Os Estados Unidos enviaram um recado claro ao Brasil sobre as tarifas de 25% que estão sendo aplicadas a alguns produtos brasileiros. O alerta foi dado pelo representante comercial americano, que afirmou: “Sobre uma possível retaliação, eu não a considero provável. Sabemos que, no passado, autoridades brasileiras fizeram referências a essa possibilidade. Mas acreditamos que a medida que estamos adotando é equilibrada.”
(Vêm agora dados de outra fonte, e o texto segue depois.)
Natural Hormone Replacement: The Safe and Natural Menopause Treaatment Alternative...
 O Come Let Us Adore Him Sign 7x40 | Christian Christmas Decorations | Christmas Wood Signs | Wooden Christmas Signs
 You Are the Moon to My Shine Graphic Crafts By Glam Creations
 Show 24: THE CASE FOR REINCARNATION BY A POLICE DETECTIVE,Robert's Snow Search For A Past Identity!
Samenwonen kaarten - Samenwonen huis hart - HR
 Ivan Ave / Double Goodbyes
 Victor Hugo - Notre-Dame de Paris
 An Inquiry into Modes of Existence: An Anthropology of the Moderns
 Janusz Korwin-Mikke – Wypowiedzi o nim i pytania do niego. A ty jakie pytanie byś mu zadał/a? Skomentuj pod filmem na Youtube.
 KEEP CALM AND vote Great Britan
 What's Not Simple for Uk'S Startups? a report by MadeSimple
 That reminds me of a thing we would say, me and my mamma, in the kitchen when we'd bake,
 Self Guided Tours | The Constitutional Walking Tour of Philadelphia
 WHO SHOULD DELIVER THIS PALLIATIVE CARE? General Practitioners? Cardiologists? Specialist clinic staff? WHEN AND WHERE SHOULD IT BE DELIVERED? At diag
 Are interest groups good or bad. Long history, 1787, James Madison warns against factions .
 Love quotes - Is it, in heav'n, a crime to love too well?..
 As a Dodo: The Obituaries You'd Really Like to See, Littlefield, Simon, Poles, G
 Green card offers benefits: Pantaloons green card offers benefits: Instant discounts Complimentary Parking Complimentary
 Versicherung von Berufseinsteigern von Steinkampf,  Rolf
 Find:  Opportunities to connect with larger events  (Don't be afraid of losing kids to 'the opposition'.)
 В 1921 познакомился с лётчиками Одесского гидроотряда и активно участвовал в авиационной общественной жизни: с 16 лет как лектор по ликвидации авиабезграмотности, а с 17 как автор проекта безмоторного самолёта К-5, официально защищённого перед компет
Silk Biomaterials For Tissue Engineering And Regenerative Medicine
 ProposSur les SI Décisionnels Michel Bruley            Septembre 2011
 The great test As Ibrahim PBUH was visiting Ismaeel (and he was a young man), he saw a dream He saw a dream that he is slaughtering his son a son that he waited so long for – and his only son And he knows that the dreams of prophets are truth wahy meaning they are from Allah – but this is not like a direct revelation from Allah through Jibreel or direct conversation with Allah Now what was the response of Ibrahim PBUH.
O aviso não se limitou apenas a isso. Greer, que fez a declaração, enfatizou que as tarifas não estão sendo impostas sobre todos os produtos do Brasil, mas sim na medida que consideram necessária para eliminar práticas que consideram inadequadas. Ele destacou: “Se houver retaliação, sinceramente, poderemos ser obrigados a revisar nossa ação e eventualmente ampliá-la para responder a essa retaliação e garantir que continuemos capazes de alcançar nosso objetivo, que é a eliminação dessas práticas.”
Isso indica que a porta para negociação ainda permanece aberta, mas a paciência dos Estados Unidos tem limites. Caso o Brasil opte por retaliar, os EUA já deixaram claro que estão prontos para endurecer sua resposta, aumentando as tarifas e afetando ainda mais a economia brasileira.
Greer também fez um apelo, quase como um conselho: “Por isso, não acredito que seja do interesse de nenhuma das partes adotar medidas retaliatórias.” Essa postura reflete uma estratégia americana de tentar mostrar que a aplicação das tarifas é uma medida “proporcional” e não uma guerra comercial total. Ao mesmo tempo, os EUA deixam claro que uma reação brasileira pode transformar uma pressão pontual em um conflito mais amplo e custoso.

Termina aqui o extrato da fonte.